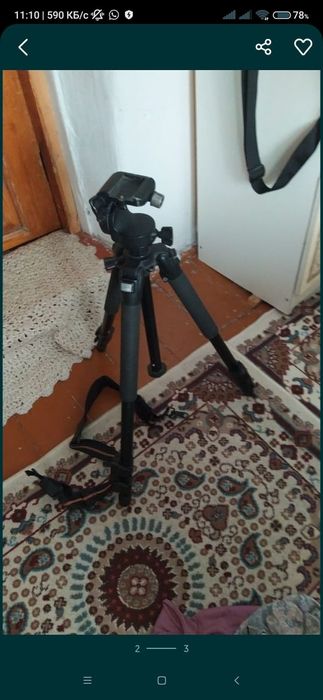 Штатив и фотоаппарат
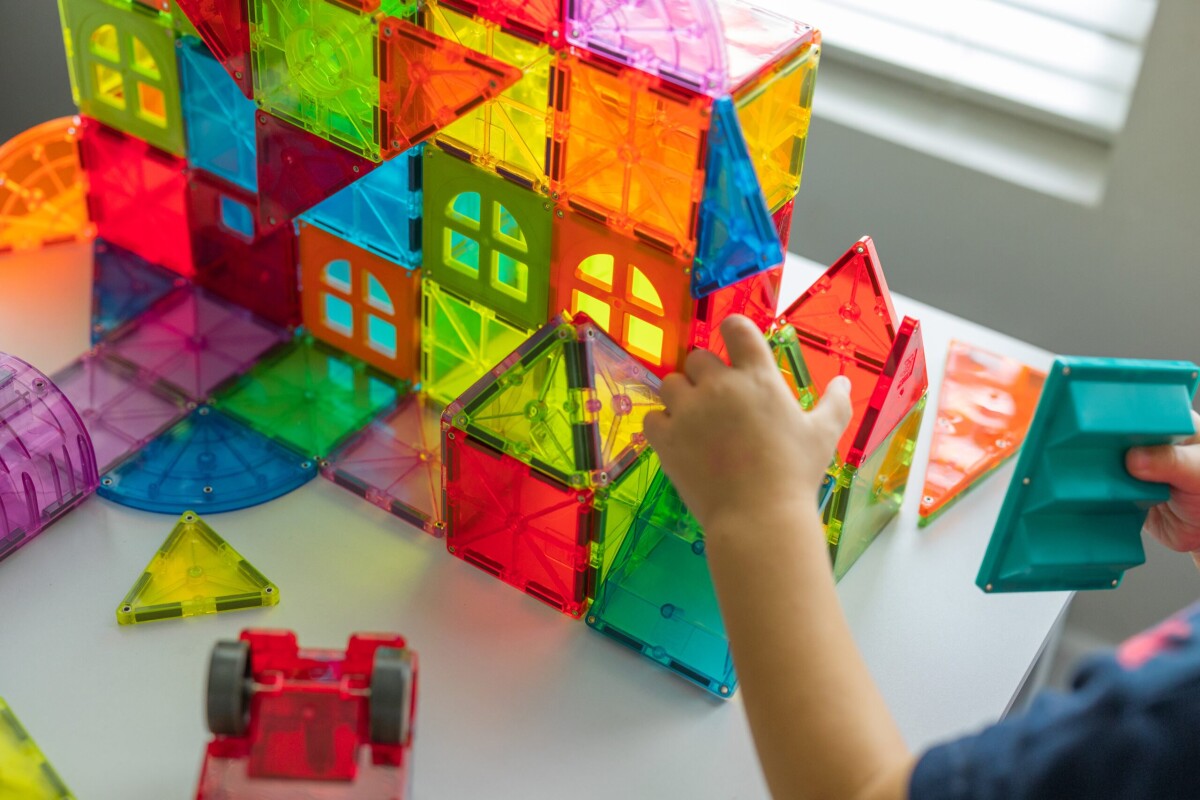 Magna-Tiles - Metropolis Magnetsæt - 110 Dele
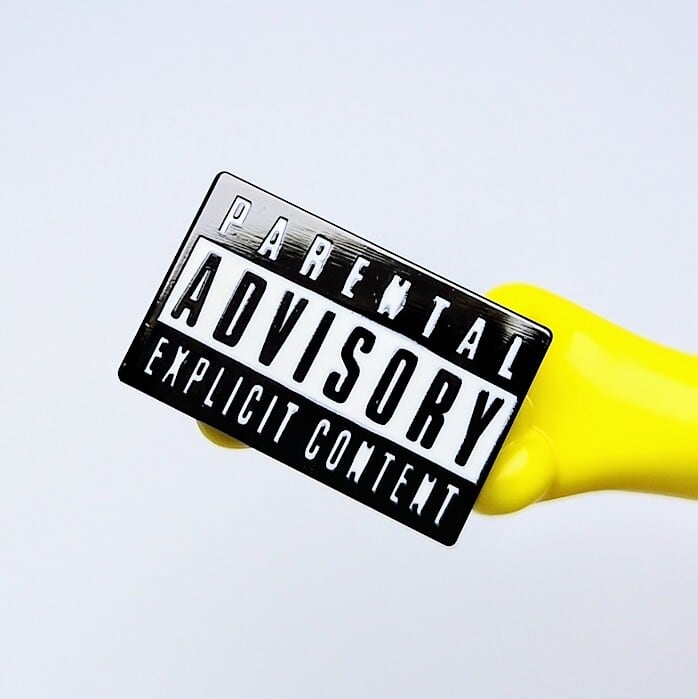 送料無料！ ☆ピンズ PINS☆ピンバッジ 【 PARENTAL ADVISORY ( ペア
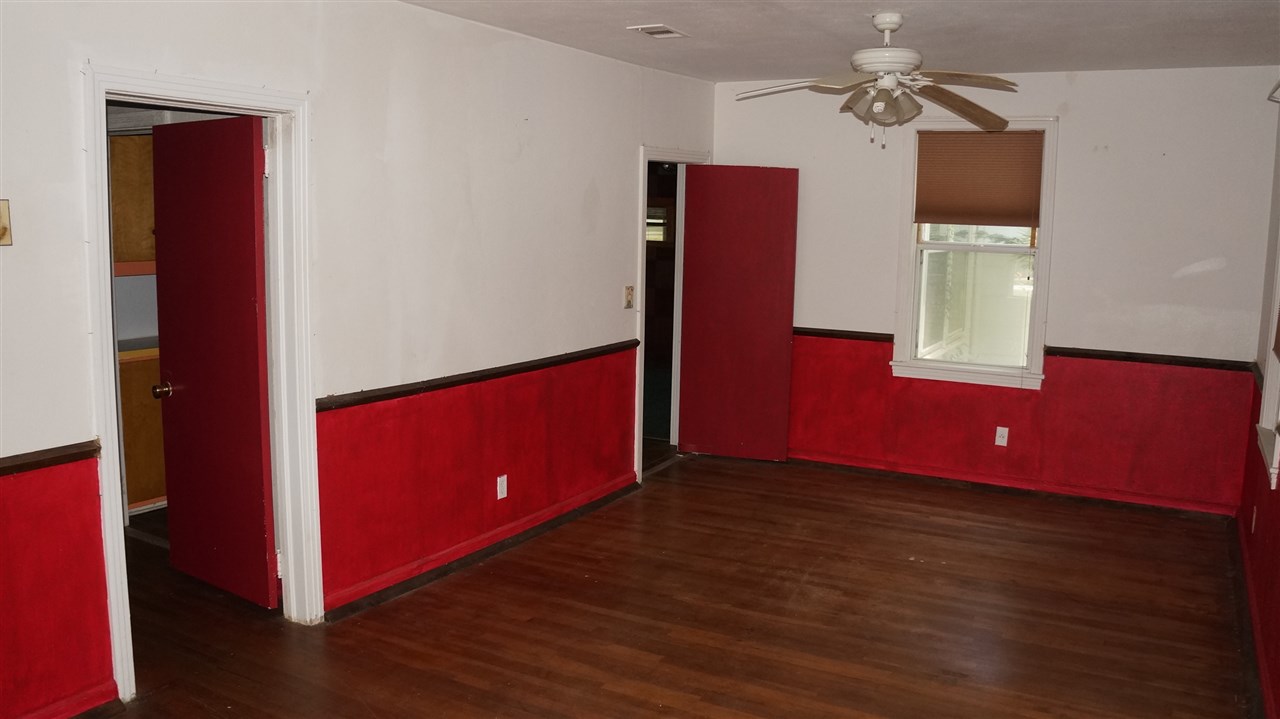 906 W King, Quincy, FL 32351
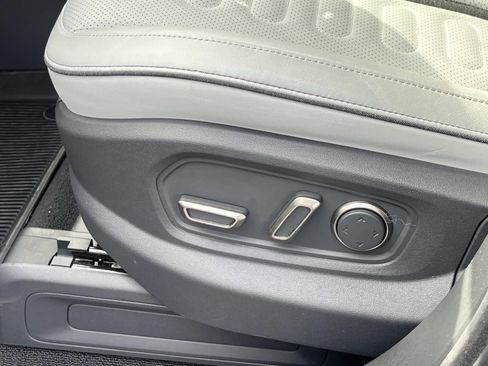 Used 2023 Rivian R1S Launch Edition image 31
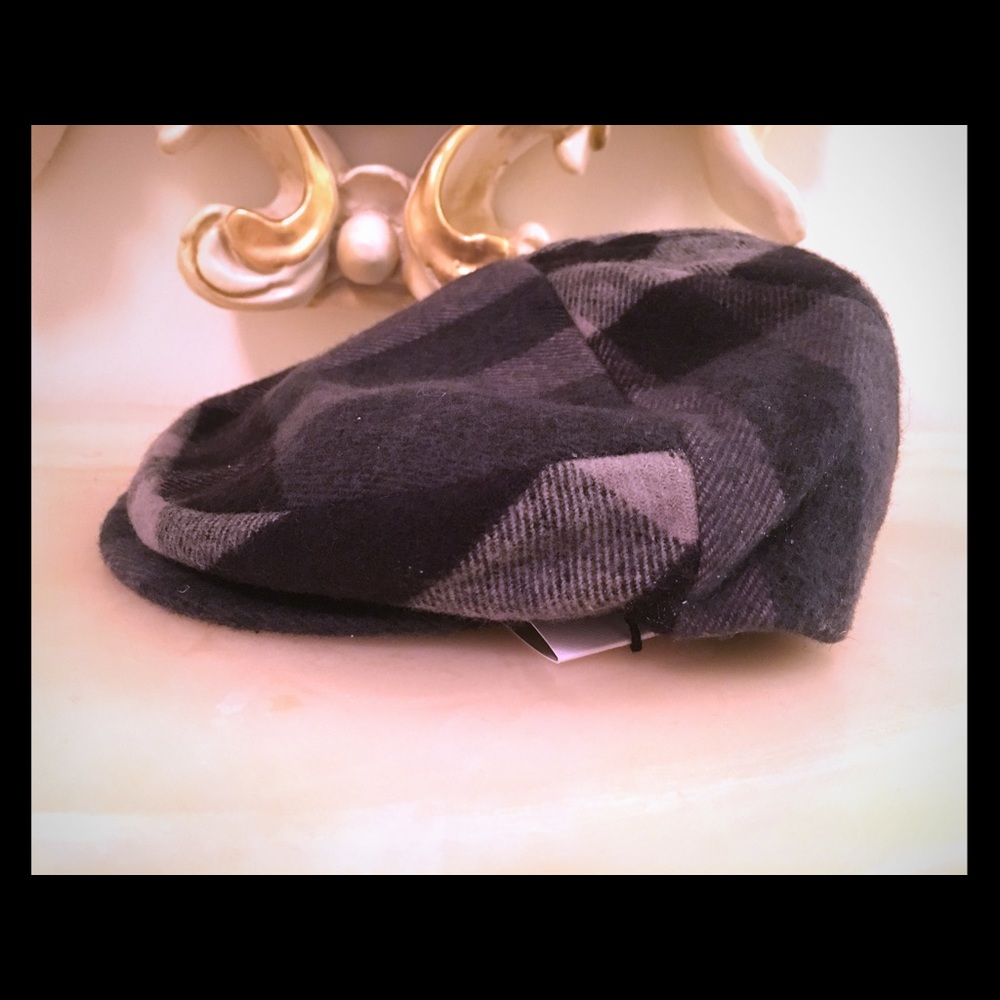 NWT Burberry kids flannel newsboy cap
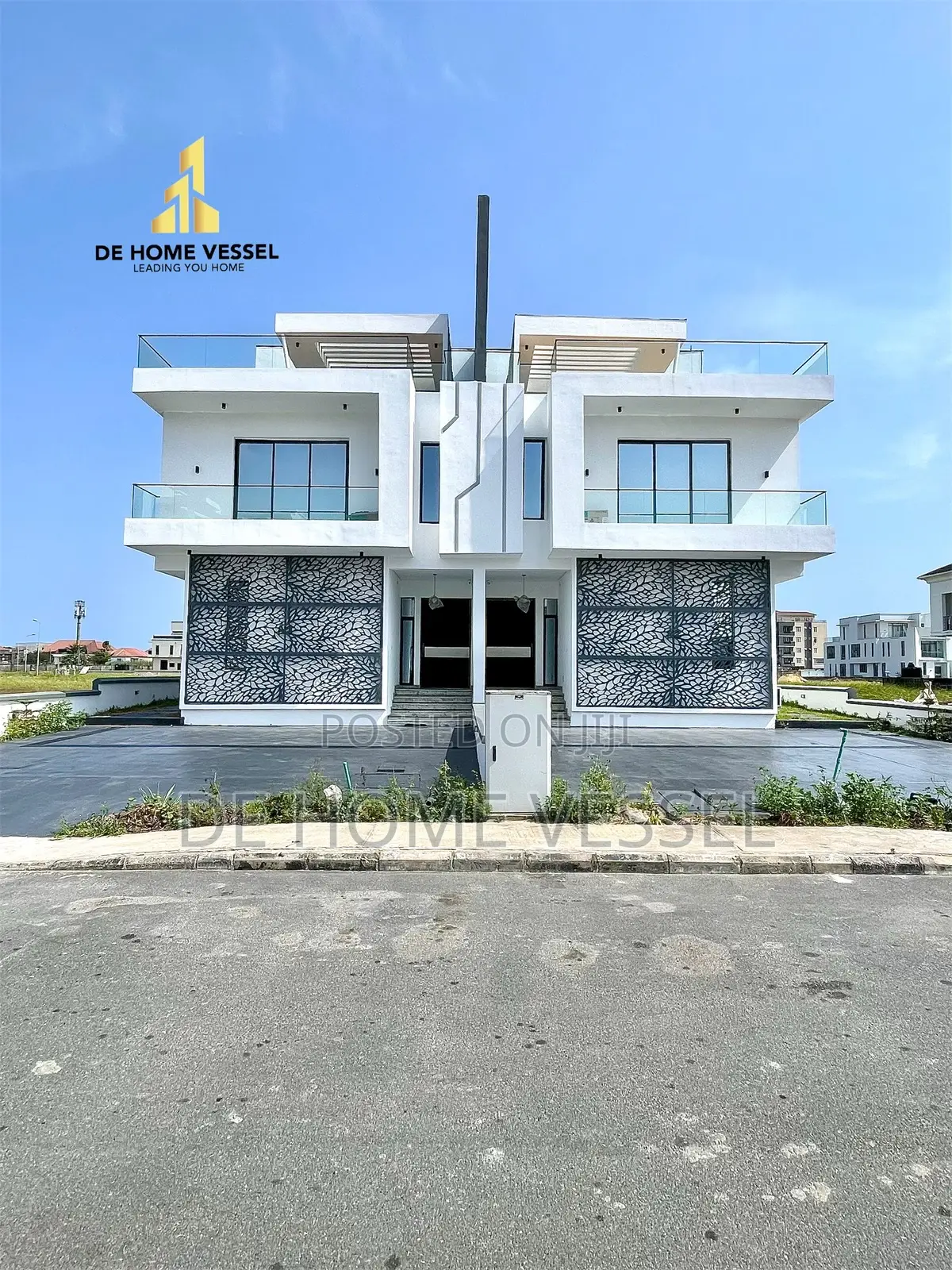 5bdrm Duplex in Ikate for sale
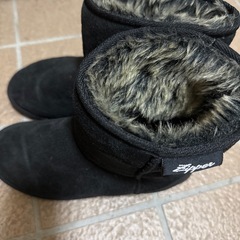 黒いムートンブーツの画像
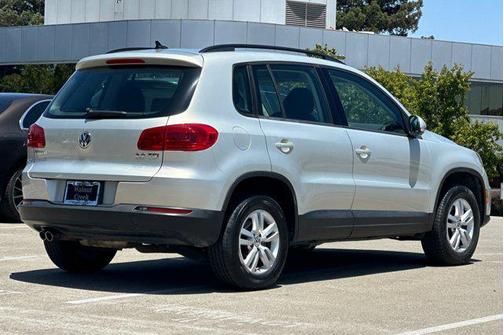 2015 Volkswagen Tiguan Auto S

> _TASK DIRECTIONS_
Turn the nine lines above into a numbered list, dropping any blank lines and keeping only the text, not the pictures.

> _EXPECTED ANSWER_
1.  Штатив и фотоаппарат
2.  Magna-Tiles - Metropolis Magnetsæt - 110 Dele
3.  送料無料！ ☆ピンズ PINS☆ピンバッジ 【 PARENTAL ADVISORY ( ペア
4.  906 W King, Quincy, FL 32351
5.  Used 2023 Rivian R1S Launch Edition image 31
6.  NWT Burberry kids flannel newsboy cap
7.  5bdrm Duplex in Ikate for sale
8.  黒いムートンブーツの画像
9.  2015 Volkswagen Tiguan Auto S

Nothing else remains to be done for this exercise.